Before I make my broader point, here’s a LINK to quite the interesting comparative interactive chart. It shows the utilities ETF, symbol XLU, versus the well-known ETF for the S&P 500, the SPY. You can click on various time frames on the “Range” tab found underneath the XLU title to look at different time frames. Even without including the dividend yield advantage that XLU has had over SPY, it has beaten it over all ranges from 1 day through “max”. Plus, XLU has been less volatile.
This difference has become extreme. The P/E ratio for XLU is listed as 15; that for SPY as 14. But it is presumed that the ’500′ will grow earnings a good deal faster than utilities, which barely grow at all.
Yes, it’s a bit of one.
The DoctoRx-planation is that unlike in the 1950s and 1960s, when younger and middle-aged individuals did a great deal of America’s investing, nowadays the investable wealth is largely in hands of the more geriatric set. They (we) want safety of principal. And, in the world of ZIRP we want to nail down some yield. And compared with the 2.7% yield on a major REIT such as Simon Property Group (SPG), which must by law pay out at least 90% of its earnings as dividends, the 3.9% current yield on utilities, which have a high but lower payout ratio than REITs, looks quite the bargain.
Also interesting is to compare the returns since 2001 from a plain vanilla long-term tax-exempt bond fund with the SPY (identical over that time frame). LINK
Basically they have been same, except the muni fund has been vastly stabler in price and has had a higher gross yield, plus it’s been exempt from taxes.
In other words, who needs low-yielding stocks with no security of principal?
Any public equity you buy is pre-owned, in which the seller may well be an institution that knows much more about the stock it is selling to you than you do; or it is an IPO (or the occasional secondary offering). For which, see FB.
Thus it remains my contention that for the market as a whole, there will be the same sort of tendency amongst investors that there was after the Hoover period. Stocks will just have to prove themselves. We understand that the Great Recession was, well, great. But the idea that a truly mild recession as occurred in 2001 could be associated with a massive stock crash, and that a recovery year the next year could also be a big down year in stocks– and that the bottom of the big down recovery year would be undercut 6-7 years later, rankles a lot of people. Besides not being all so well off generationally, trust me, younger people today are a bit afraid of stocks. Many of them just see them as a scam and not worth the trouble and risk.
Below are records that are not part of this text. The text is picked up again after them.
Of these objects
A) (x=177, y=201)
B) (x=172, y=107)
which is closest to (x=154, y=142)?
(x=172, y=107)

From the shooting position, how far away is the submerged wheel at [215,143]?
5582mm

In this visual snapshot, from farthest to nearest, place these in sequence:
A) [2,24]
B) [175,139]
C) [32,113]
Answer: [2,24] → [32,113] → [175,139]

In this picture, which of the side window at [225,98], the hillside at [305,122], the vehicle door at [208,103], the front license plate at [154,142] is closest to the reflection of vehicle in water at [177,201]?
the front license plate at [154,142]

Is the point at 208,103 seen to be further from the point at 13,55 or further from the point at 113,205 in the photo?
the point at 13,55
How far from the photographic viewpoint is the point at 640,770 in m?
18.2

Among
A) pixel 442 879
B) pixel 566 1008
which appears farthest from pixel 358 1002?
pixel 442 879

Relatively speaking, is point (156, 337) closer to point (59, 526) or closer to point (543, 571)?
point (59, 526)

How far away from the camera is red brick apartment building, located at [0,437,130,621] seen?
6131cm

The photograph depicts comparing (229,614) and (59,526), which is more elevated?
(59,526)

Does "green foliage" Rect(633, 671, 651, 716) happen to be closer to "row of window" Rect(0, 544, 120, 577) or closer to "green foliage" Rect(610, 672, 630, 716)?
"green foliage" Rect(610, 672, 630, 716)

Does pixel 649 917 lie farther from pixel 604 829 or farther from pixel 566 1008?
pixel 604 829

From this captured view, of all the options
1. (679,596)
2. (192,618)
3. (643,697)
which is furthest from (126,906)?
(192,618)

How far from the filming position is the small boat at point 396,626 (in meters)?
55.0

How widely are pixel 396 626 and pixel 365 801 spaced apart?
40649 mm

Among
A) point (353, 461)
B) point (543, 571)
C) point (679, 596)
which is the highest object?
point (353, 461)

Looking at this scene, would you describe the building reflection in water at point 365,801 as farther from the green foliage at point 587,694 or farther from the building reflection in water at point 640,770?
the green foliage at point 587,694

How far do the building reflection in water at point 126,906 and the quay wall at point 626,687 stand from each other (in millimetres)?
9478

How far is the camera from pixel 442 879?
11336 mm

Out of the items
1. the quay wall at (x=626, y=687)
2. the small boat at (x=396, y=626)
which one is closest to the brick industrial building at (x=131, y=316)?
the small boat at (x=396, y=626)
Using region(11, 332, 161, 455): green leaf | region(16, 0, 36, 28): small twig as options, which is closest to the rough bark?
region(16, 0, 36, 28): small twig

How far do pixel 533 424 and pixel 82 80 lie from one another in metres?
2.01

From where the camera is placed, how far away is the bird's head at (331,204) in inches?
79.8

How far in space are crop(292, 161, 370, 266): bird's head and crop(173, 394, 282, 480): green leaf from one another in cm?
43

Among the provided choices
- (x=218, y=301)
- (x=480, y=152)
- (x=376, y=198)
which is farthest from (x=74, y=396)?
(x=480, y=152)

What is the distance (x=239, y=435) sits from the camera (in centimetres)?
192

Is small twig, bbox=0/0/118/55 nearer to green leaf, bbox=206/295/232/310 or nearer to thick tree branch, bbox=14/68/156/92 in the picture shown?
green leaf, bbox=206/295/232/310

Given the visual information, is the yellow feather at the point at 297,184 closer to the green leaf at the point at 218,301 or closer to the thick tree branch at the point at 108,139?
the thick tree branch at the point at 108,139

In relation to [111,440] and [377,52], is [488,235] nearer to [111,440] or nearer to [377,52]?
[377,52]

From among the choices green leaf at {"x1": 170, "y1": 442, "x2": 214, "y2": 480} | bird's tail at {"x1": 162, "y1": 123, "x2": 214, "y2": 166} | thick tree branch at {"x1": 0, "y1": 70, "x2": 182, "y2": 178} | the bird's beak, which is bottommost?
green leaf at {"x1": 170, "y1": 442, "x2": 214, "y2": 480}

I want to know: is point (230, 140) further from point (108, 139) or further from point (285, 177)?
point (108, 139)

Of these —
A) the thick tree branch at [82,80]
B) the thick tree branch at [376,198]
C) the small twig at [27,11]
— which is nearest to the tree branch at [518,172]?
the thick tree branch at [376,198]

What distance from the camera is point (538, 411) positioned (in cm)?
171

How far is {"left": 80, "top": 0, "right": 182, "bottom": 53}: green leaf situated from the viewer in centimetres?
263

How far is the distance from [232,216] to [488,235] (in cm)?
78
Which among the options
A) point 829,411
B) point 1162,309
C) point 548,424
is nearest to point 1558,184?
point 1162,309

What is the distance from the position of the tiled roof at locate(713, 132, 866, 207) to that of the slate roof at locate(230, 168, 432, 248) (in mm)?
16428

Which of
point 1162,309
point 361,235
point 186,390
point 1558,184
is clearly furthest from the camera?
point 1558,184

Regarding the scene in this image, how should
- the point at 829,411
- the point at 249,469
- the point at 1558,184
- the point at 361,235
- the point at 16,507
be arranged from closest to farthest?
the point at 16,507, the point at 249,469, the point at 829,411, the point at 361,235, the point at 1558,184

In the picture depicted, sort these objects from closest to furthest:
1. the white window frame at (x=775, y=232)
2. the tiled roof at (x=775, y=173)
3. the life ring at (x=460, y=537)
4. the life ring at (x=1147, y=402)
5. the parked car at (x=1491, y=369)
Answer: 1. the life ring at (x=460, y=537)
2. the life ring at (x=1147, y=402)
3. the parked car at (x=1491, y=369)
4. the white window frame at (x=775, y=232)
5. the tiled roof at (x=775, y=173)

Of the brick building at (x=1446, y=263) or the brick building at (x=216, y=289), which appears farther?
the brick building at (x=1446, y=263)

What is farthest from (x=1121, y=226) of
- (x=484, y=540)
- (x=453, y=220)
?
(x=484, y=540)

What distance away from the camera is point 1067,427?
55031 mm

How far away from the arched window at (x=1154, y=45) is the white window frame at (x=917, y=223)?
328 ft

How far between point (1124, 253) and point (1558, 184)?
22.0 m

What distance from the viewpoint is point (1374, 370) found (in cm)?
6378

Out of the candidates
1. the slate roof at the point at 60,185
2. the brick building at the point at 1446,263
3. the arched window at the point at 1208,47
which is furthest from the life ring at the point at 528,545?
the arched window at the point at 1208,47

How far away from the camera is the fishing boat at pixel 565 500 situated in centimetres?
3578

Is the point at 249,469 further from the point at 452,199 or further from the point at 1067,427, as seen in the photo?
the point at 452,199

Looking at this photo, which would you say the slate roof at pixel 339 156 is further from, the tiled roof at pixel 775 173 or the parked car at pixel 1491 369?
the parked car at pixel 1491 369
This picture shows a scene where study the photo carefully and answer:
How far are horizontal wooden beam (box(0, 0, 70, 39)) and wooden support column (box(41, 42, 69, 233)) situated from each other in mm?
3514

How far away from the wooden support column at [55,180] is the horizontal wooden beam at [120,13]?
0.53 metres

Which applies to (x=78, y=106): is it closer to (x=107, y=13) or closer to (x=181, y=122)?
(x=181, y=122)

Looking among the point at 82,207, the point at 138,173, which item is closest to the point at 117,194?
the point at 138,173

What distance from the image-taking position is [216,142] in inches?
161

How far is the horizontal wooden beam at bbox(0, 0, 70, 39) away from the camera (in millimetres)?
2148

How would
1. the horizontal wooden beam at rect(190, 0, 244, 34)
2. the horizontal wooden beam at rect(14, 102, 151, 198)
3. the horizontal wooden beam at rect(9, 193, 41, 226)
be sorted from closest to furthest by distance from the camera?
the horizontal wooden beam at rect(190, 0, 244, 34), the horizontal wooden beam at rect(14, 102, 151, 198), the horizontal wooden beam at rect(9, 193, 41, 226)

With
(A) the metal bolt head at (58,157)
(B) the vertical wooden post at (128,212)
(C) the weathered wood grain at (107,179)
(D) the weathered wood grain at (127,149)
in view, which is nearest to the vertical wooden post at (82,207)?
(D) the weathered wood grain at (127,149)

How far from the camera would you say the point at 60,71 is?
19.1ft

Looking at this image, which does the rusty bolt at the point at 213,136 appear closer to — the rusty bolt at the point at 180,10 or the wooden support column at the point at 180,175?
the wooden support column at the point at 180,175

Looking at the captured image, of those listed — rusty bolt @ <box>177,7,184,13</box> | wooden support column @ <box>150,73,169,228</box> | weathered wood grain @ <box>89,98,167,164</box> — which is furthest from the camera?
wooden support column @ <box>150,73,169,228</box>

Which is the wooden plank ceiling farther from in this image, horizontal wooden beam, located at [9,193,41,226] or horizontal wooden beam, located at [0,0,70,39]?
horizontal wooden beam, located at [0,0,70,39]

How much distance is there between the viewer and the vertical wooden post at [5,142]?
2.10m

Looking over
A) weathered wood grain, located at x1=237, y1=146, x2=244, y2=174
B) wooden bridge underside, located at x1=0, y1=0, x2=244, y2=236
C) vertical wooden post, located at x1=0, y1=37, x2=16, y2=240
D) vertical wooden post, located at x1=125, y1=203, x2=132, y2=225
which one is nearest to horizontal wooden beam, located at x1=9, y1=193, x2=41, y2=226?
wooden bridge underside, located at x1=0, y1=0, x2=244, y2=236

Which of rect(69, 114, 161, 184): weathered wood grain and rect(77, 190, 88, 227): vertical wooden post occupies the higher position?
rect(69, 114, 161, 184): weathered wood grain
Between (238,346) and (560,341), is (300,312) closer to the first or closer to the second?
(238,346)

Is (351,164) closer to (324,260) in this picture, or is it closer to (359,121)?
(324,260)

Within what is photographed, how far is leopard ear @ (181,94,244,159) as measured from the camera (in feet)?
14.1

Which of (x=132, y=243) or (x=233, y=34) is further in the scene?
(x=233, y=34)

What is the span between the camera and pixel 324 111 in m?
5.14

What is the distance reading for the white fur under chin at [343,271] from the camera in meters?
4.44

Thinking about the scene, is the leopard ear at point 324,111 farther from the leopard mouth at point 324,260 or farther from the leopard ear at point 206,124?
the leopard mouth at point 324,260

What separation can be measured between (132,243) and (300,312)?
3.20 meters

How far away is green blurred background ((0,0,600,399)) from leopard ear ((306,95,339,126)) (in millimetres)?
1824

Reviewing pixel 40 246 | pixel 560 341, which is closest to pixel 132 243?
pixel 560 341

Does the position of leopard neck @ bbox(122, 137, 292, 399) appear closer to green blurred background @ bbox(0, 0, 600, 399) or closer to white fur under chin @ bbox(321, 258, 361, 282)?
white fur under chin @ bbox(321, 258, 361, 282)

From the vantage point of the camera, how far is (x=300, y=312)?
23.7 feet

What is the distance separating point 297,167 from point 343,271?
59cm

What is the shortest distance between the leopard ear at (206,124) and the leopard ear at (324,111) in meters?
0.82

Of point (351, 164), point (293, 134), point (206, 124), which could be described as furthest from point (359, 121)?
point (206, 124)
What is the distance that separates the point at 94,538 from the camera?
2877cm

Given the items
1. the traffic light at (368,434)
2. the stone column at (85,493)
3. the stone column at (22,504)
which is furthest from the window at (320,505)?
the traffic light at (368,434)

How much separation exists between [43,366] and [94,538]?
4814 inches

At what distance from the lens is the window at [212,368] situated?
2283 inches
Now, this sort of thinking has already created some decent stock market buys. But I only see the best of them as good but not compelling. I am long lots of utilities in my personal and managed accounts (including XLU), as well as munis. I have no idea what the twists and turns of our highly leveraged economic system will do. Worse, I have no confidence that a strong economic year will be followed by another strong one. Or, vice versa. When I can see a 30%+ one-year return in Con Ed simply by a yield reversion to 3% simply to justify its yield relationship with Treasurys and munis, why do I need to take a greater risk with tech or what-not? Basically, Con Ed (for example, and I am long the stock) has enough risk. There is operational risk and of course interest rate risk, plus general stock market risk. For example, the stock fell a great deal in price during the meltdown a few years ago, which Treasurys rose in price.
Despite the modest drop recently in the stock averages, I continue to fail to see the margin of safety to tempt me into much in the way of “gr0wthy” stuff. Not that they’re not going higher- I think they trend higher over time. But my level of confidence is low in any such prediction.
Yours truly is not unique. This sort of thinking is turning plain vanilla utilities in the new momentum stocks.
Who could have imagined this back in the go-go ’90s?
Meanwhile, the utilities index tends to go lately on the risk-on days, such as the last two days, and hold steady on the risk-off days, such as many other days plus the last hour of today’s (Thursday’s) trading.
That sort of price action is about as good as you can ever ask for.